AI continues to increase in popularity with no signs of stopping. While it has its advantages, such as increased innovation and efficiency, CIOs would be remiss to ignore the security and financial implications. 

For one, many AI apps can handle sensitive data, raising concerns about data privacy and the needs for governance. In fact, 89.4% of the IT leaders we surveyed have concerns about the security risks associated with AI tools. 

As AI continues to evolve quickly, so do the associated risks. Organizations must be vigilant about emerging challenges, like the potential for data breaches and need for transparency in data handling.

In addition, AI proliferation could also accelerate vendor lock-in, contributing to long-term increases in SaaS costs. The rapid adoption of AI solutions often ties organizations to specific platforms, making it difficult and costly to switch vendors. Over time, vendors could capitalize on this dependency, leaving organizations with limited bargaining power and fewer cost-saving options.

INSIGHT #3

IT Leaders Risk Complacency with Diminishing Software Ownership

Year over year, IT teams are owning less and less software, relegating a majority of responsibility to lines of business—specific groups, divisions, or departments within the company. Last year was no different, with IT owning a mere 26.1% of SaaS spend and 15.9% of apps, compared to 70% of spend and 50.5% of apps owned by lines of business. 

Because IT no longer has full visibility, software spending grows unhindered, making it difficult to holistically and effectively reduce costs and risks. And those risks will get exponentially worse, too. 

IT is now responsible for just 26.1% of SaaS spend
and 15.9% of applications

If you don’t have a SaaS Management program in place, SaaS sprawl will take over your environment like ants at a picnic. With an average of 7.6 applications entering the tech environment each month, software portfolios could see growth upwards of 33.2%! The cumulative costs increase as your portfolio grows. 

Decentralized purchasing is here to stay. Savvy IT leaders won’t let their diminishing software ownership be a reason to be complacent. 

After all, IT remains ultimately accountable for all applications—ensuring security, mitigating risks, maintaining governance, and optimizing the employee experience. The challenge will be to do what’s best for the tech environment and business—while balancing user experience and the needs of employees.

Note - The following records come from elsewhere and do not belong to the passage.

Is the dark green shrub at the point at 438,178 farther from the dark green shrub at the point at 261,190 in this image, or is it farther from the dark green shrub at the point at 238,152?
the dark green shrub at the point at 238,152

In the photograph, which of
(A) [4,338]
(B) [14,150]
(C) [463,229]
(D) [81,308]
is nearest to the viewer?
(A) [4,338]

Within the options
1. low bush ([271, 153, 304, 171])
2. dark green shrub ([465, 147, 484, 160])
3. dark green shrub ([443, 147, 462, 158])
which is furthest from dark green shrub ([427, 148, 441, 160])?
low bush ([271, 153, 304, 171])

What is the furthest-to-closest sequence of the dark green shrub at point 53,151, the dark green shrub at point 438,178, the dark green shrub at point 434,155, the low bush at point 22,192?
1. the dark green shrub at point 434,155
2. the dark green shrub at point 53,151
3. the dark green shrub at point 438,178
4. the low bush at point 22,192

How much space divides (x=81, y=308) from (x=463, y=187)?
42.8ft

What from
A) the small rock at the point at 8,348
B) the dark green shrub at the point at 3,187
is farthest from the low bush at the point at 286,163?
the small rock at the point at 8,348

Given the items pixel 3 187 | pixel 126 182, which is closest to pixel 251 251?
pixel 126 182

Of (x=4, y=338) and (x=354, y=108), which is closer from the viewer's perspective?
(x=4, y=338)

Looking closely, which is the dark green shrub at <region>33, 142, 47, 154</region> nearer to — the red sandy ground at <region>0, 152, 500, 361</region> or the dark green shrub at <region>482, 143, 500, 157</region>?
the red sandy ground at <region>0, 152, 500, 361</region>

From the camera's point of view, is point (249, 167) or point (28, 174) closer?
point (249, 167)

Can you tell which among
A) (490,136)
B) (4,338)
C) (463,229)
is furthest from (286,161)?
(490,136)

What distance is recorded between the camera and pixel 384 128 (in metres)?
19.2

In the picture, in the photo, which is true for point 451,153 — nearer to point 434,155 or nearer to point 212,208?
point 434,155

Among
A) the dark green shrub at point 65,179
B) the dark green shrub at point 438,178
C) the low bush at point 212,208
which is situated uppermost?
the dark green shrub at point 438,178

Get Insights to Control SaaS Costs and Risks

SaaS presents an enormous challenge today for companies of all sizes—from sprawling applications and security risks to rising vendor costs and license complexities.

The 2025 SaaS Management Index highlights key SaaS trends and insights to help IT, Software Asset Management, and Procurement leaders like you sift through the noise and understand the impact of effective SaaS Management.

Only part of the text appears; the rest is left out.